BRAVE a young adolescence after-school programme. Aims: To empower young girls and boys to attend school, to value each other and to work hard. To discuss issues of sex, gender, violence, equality and social change.
Delivered to both girls and boys in rural schools in Malawi.
Onto the practicalities of the past eight months.
Since January, project BRAVE has completed workshops in 7 Primary Schools. In Malawi, Primary School goes up to a year 9 equivalent. Secondary School is then your four final years of schooling. Working towards JCE exams for two years and MSCE exams for the final two years.
We deliver the BRAVE programme to Standard 6 in Primary Schools. Research has shown education in pre-adolescence is effective for mindset change and future-impacting decision-making.
The 7 schools:
Kachere 19 girls 11 boys
Masuku 17 girls 11 boys
Mbame 39 girls 39 girls
Ntayamwana 18 girls 9 boys
Mtemaumo 12 girls 14 boys
Nankhufi Noble 21 girls 12 boys
St Mary's Chimwabvi 13 girls 18 boys
The BRAVE project consists of once-a-week afternoon workshops for 12 weeks. The workshops deliver a Malawian curriculum, exploring concepts of gender, roles, and equality; as well as reproduction education and critical conversations on rights, gender-based violence and sexual abuse.
The workshops involve mixed sessions and split girl/boy sessions. Icebreaker challenges and activities bring out confidence and encourage freedom in discussing challenging topics.
Along with workshops, two of the schools, Mbame and St Mary's Chimwabvi, delivered a role-play drama to the school, parents, teachers, chiefs and local community police officers.
These were a powerful way to communicate to teachers and parents about some unhelpful commonplace behaviours in Malawi. There was much laughter, embarrassment and some pointing of fingers. Well received in both schools, the topic has opened doors for conversations and will be an instrument of positive change.
We have also worked with Mbame police to deliver school talks about community and safety.
As part of this outreach, we took two school trips to the new safe house at the police station to raise awareness of its services and purpose.
Some feedback from some of the students:
Patricia 15 years old
Thank you for coming to my school, I have been so encouraged by the trainings. Thank you for the education and the discussions.

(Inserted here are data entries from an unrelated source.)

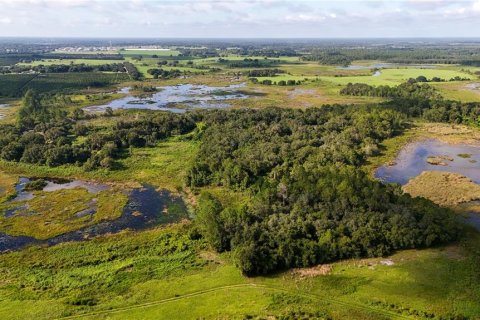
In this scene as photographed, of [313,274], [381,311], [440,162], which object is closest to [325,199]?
[313,274]

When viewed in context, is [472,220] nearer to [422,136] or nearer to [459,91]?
[422,136]

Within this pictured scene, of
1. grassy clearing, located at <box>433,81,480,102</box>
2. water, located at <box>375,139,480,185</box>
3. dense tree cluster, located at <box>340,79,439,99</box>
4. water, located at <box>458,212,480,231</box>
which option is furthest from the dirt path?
grassy clearing, located at <box>433,81,480,102</box>

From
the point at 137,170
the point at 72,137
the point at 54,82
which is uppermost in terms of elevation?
the point at 54,82

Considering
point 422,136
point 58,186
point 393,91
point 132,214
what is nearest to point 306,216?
point 132,214

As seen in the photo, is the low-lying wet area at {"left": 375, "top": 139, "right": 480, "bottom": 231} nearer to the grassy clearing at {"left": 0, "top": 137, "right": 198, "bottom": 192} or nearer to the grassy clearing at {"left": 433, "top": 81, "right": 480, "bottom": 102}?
the grassy clearing at {"left": 0, "top": 137, "right": 198, "bottom": 192}

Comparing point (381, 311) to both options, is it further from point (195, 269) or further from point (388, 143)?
point (388, 143)

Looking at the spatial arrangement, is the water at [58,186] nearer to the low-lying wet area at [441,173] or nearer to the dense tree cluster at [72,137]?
the dense tree cluster at [72,137]
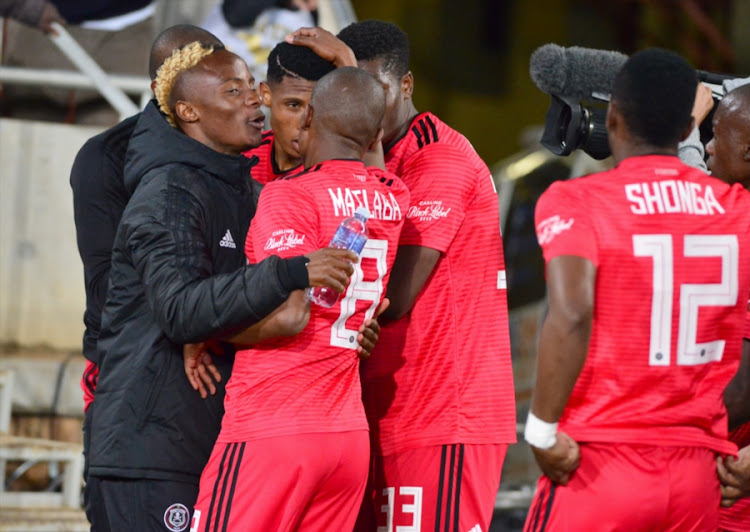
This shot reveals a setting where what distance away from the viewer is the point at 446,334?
3842 mm

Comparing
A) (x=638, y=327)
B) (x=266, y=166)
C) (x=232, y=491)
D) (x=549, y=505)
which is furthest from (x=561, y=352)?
(x=266, y=166)

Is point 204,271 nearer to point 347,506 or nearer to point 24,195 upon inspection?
point 347,506

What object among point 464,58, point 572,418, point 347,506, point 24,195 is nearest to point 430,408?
point 347,506

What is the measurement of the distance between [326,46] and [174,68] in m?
0.53

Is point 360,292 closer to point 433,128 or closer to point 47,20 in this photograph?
point 433,128

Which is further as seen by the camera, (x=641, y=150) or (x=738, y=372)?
(x=738, y=372)

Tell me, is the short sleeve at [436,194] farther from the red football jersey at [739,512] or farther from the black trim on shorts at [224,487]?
the red football jersey at [739,512]

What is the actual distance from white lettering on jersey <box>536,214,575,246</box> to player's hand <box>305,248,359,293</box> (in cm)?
58

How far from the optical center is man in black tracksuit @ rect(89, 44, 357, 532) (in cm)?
320

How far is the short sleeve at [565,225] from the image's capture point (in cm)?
282

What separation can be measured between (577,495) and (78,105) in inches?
211

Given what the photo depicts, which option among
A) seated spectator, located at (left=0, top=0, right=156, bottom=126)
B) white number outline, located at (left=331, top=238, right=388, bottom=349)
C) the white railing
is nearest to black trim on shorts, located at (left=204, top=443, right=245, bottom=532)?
white number outline, located at (left=331, top=238, right=388, bottom=349)

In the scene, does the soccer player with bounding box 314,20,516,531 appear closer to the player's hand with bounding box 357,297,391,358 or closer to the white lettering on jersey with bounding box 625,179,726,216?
the player's hand with bounding box 357,297,391,358

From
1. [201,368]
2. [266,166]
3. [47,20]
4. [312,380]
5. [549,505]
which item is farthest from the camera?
[47,20]
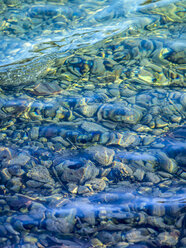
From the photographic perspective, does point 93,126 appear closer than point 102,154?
No

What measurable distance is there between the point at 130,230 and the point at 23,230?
0.80 metres

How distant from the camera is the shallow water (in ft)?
6.00

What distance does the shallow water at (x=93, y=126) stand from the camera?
1828 millimetres

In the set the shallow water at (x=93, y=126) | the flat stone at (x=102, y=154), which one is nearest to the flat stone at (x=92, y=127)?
the shallow water at (x=93, y=126)

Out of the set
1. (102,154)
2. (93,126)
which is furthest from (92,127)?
(102,154)

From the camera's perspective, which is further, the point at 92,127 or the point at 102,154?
the point at 92,127

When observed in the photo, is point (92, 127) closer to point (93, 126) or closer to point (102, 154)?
point (93, 126)

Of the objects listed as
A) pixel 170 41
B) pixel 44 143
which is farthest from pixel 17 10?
pixel 44 143

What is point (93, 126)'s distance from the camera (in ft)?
8.86

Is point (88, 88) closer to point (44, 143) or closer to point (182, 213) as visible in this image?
point (44, 143)

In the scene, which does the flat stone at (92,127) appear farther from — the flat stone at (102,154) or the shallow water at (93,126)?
the flat stone at (102,154)

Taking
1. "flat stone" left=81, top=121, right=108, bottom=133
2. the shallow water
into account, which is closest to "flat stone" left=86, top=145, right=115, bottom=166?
the shallow water

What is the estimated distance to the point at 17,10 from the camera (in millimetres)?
4727

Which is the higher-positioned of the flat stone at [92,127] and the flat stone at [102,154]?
the flat stone at [92,127]
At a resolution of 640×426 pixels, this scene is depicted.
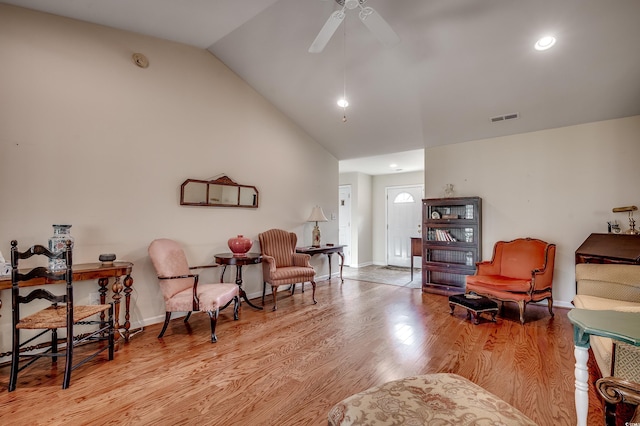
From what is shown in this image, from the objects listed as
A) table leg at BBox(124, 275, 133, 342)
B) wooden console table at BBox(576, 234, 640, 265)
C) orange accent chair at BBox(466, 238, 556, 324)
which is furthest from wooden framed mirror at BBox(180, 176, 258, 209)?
wooden console table at BBox(576, 234, 640, 265)

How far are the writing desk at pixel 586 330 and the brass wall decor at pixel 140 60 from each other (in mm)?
4303

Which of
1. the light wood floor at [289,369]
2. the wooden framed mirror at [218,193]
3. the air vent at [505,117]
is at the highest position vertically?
the air vent at [505,117]

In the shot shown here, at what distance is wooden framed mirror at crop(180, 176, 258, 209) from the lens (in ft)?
12.0

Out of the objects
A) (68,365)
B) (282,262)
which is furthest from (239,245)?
(68,365)

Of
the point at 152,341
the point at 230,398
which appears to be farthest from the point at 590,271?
the point at 152,341

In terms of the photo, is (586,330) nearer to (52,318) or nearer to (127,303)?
(52,318)

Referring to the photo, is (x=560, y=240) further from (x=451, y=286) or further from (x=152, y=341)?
(x=152, y=341)

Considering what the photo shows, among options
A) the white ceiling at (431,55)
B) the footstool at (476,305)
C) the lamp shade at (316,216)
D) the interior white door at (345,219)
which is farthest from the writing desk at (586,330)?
the interior white door at (345,219)

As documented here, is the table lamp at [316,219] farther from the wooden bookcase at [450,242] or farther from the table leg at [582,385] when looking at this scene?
the table leg at [582,385]

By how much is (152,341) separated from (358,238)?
520cm

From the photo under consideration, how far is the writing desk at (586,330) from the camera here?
128 centimetres

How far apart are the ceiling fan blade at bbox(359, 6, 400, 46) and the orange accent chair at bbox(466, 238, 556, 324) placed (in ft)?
9.95

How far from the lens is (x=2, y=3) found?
256 centimetres

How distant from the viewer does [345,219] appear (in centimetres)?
762
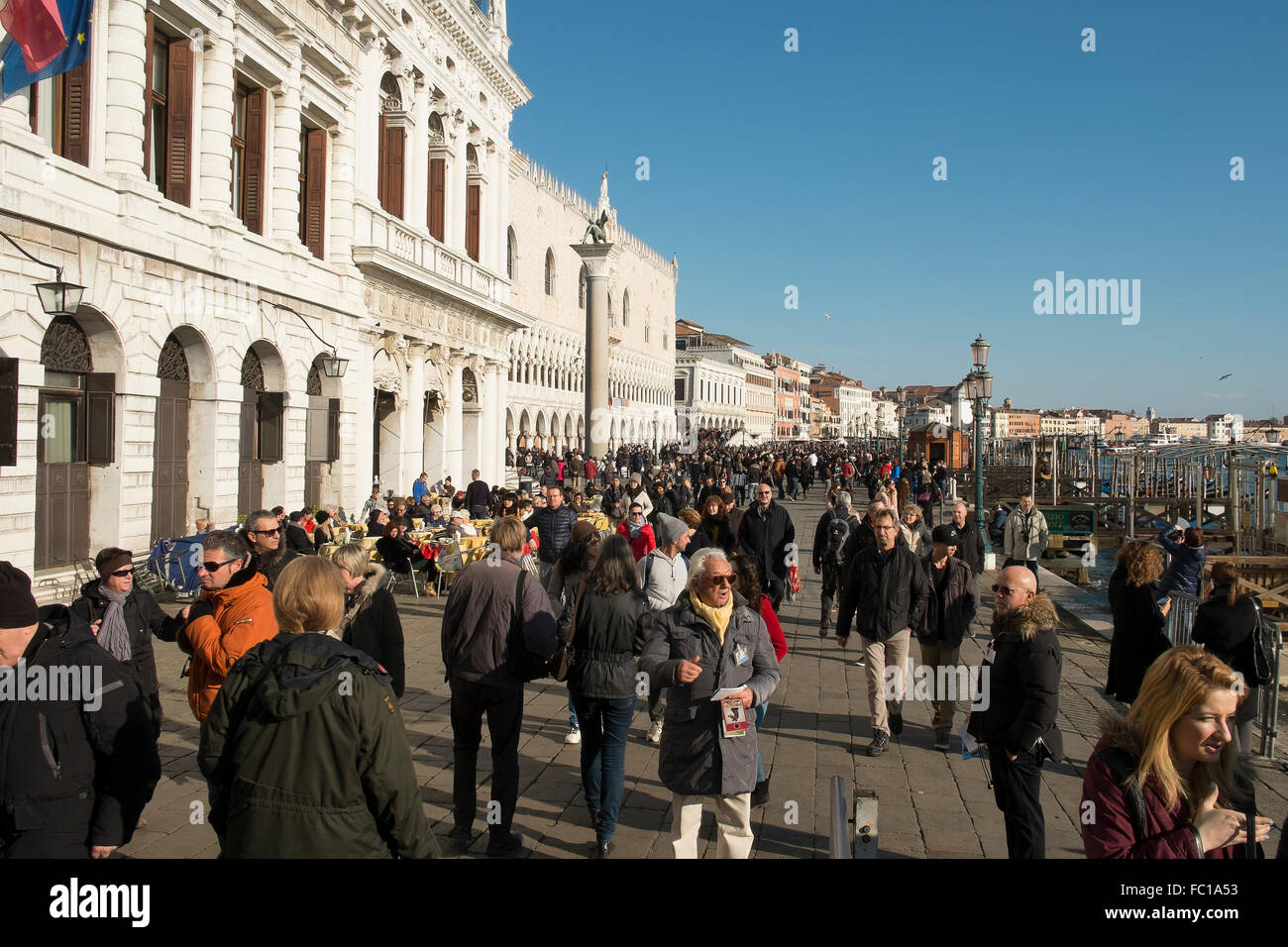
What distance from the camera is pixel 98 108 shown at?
11594 millimetres

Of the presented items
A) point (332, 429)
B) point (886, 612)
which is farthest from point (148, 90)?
point (886, 612)

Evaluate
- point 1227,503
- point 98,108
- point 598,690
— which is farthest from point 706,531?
point 1227,503

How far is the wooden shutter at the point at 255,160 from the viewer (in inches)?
618

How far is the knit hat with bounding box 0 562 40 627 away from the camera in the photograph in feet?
9.58

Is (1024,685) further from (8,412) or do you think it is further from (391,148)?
(391,148)

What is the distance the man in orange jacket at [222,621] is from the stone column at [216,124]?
1174 centimetres

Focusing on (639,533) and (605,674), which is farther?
(639,533)

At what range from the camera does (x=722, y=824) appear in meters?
4.04

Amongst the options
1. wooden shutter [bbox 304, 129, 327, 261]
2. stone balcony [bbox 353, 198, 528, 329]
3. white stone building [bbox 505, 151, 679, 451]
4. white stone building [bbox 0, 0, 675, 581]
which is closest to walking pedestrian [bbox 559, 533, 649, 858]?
white stone building [bbox 0, 0, 675, 581]

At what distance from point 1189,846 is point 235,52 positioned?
16.3m

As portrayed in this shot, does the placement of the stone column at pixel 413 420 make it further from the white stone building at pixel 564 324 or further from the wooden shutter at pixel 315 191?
the white stone building at pixel 564 324

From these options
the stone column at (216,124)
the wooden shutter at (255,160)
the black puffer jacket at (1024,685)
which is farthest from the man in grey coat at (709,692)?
the wooden shutter at (255,160)

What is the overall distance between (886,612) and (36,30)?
389 inches
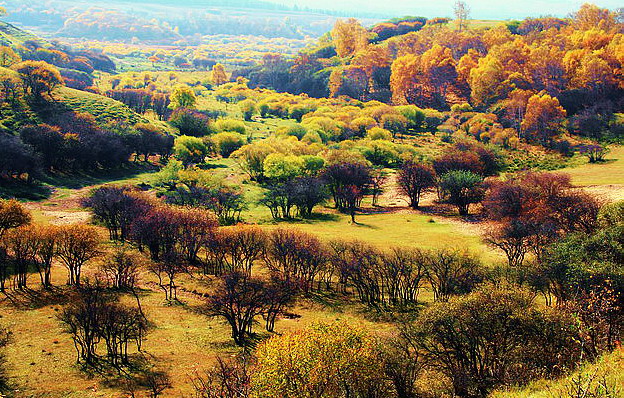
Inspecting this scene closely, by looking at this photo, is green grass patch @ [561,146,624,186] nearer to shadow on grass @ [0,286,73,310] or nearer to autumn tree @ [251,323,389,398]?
autumn tree @ [251,323,389,398]

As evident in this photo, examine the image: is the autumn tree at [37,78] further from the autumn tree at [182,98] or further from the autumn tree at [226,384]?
the autumn tree at [226,384]

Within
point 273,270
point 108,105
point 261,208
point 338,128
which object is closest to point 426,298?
point 273,270

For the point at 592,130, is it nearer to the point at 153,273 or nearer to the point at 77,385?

Most of all thank you for the pads, because I have been skipping school each month during my period. I have never owned reliable materials to cope with my period. Please don't stop giving more girls these things, there are so many of us who face the challenges of a period without pads.
Mtemaumo Standard 6 group statement:
The students at Mtemaumo primary school held a reflection session and decided to create good relationships with each other. Helping each other to make their school a happier and healthier place. They missioned to motivate each other and the community to reduce inequalities. They are starting a club for "civilisation and human activity" to maintain ideals for future generations and help finish their education and break the cycle of poverty in the community.
Evergreen aged 14
I decided to leave school. I didn't have a reason. I have 6 siblings, 5 of who also dropped out of school. I decided to come to BRAVE workshops because of the sanitary materials. From the sessions, I decided I wanted to go back to school, and I also received extra counselling sessions through the project, which have helped me come back to school and make good decisions for my future.